▶ **TASK PROMPT**
The records should be repeated word for word, pictures excluded.

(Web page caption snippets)
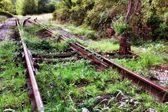 Abandoned railway — Stock Photo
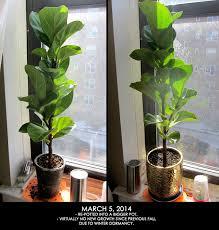 fiddle leaf fig update joe cheryl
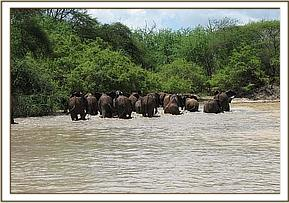 The orphans leaving the mudwallow
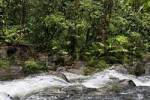 Thumbnail stream in rainforest, Rara Avis, Las Horquetas, Costa Rica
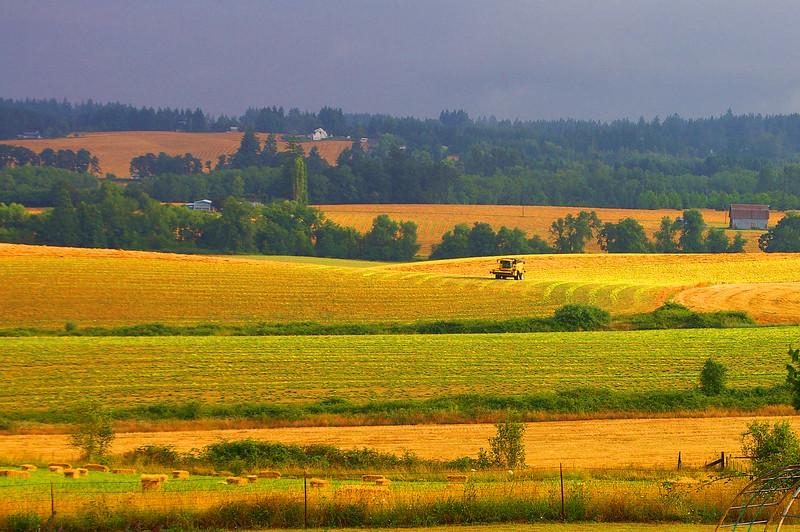 B0005263_edited-1.jpg  Harvest Morning Light-1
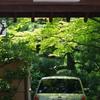 梅雨入り前の木漏れ日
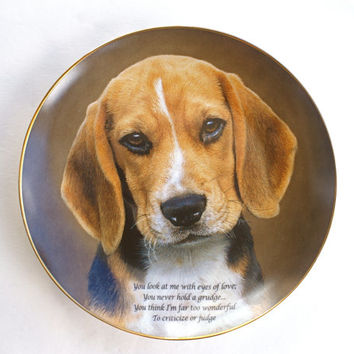 Beagle Plate Porcelain Collectible Dog Plate Eyes of Love by The Danbury Mint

▶ **TASK SOLUTION**
 Abandoned railway — Stock Photo
 fiddle leaf fig update joe cheryl
 The orphans leaving the mudwallow
 Thumbnail stream in rainforest, Rara Avis, Las Horquetas, Costa Rica
 B0005263_edited-1.jpg  Harvest Morning Light-1
 梅雨入り前の木漏れ日
 Beagle Plate Porcelain Collectible Dog Plate Eyes of Love by The Danbury Mint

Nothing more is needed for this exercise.